• Stored rows:
↓

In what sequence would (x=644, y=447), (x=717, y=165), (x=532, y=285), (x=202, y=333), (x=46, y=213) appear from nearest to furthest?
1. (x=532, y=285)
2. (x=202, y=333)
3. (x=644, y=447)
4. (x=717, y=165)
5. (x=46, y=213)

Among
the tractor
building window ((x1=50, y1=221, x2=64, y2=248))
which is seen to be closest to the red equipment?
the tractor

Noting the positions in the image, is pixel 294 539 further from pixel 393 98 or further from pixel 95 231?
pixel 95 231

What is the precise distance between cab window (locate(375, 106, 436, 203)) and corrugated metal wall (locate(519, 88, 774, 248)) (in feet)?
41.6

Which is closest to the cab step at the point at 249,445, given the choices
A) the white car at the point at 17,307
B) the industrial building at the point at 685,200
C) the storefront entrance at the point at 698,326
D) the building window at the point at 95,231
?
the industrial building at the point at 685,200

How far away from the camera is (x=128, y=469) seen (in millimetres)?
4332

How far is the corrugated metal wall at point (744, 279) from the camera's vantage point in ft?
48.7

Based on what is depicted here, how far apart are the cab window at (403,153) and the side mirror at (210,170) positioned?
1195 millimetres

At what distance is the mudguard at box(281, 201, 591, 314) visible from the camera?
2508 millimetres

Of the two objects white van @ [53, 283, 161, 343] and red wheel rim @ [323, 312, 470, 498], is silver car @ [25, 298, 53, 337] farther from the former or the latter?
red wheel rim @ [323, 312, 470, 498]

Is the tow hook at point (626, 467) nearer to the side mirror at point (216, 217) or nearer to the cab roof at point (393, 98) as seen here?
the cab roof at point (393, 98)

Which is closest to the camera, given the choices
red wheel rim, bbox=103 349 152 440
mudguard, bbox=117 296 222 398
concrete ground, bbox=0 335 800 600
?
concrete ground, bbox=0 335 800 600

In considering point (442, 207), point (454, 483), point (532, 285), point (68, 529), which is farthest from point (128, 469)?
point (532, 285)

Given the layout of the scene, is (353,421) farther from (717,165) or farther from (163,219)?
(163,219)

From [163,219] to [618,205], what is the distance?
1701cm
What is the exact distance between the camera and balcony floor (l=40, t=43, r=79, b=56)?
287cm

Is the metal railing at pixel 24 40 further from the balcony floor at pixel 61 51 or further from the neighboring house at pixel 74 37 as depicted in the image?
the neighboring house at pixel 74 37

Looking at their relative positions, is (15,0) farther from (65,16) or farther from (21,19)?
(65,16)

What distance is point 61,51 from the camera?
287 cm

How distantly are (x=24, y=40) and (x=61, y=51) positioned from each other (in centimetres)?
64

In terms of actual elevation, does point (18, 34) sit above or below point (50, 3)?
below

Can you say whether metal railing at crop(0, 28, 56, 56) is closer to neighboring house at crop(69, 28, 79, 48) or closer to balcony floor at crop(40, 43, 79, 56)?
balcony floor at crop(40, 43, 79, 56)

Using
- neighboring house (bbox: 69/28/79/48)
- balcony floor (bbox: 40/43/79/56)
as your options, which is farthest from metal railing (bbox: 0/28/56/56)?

↑

• Given request: Make an exact copy of every line from the one with "Which is closest to the camera, given" to the end of the data, with the first and last of those lines included.

• Expected answer:
Which is closest to the camera, given the choices
red wheel rim, bbox=103 349 152 440
mudguard, bbox=117 296 222 398
concrete ground, bbox=0 335 800 600
?
concrete ground, bbox=0 335 800 600

In considering point (442, 207), point (454, 483), point (532, 285), point (68, 529), which is farthest from point (128, 469)?
point (532, 285)

Given the layout of the scene, is (353,421) farther from (717,165) or farther from (163,219)?
(163,219)

From [163,219] to [618,205], what is the distance?
1701cm
What is the exact distance between the camera and balcony floor (l=40, t=43, r=79, b=56)?
287cm

Is the metal railing at pixel 24 40 further from the balcony floor at pixel 61 51 or further from the neighboring house at pixel 74 37 as depicted in the image?
the neighboring house at pixel 74 37

Looking at their relative positions, is (15,0) farther from (65,16) or farther from (21,19)?
(65,16)

What distance is point 61,51 from the camera?
287 cm

How distantly are (x=24, y=40) and (x=61, y=51) positioned from each other (in centimetres)?
64

In terms of actual elevation, does point (18, 34) sit above or below point (50, 3)?
below

Can you say whether metal railing at crop(0, 28, 56, 56) is closer to neighboring house at crop(69, 28, 79, 48) or closer to balcony floor at crop(40, 43, 79, 56)?
balcony floor at crop(40, 43, 79, 56)

Using
- neighboring house (bbox: 69/28/79/48)
- balcony floor (bbox: 40/43/79/56)
as your options, which is farthest from metal railing (bbox: 0/28/56/56)?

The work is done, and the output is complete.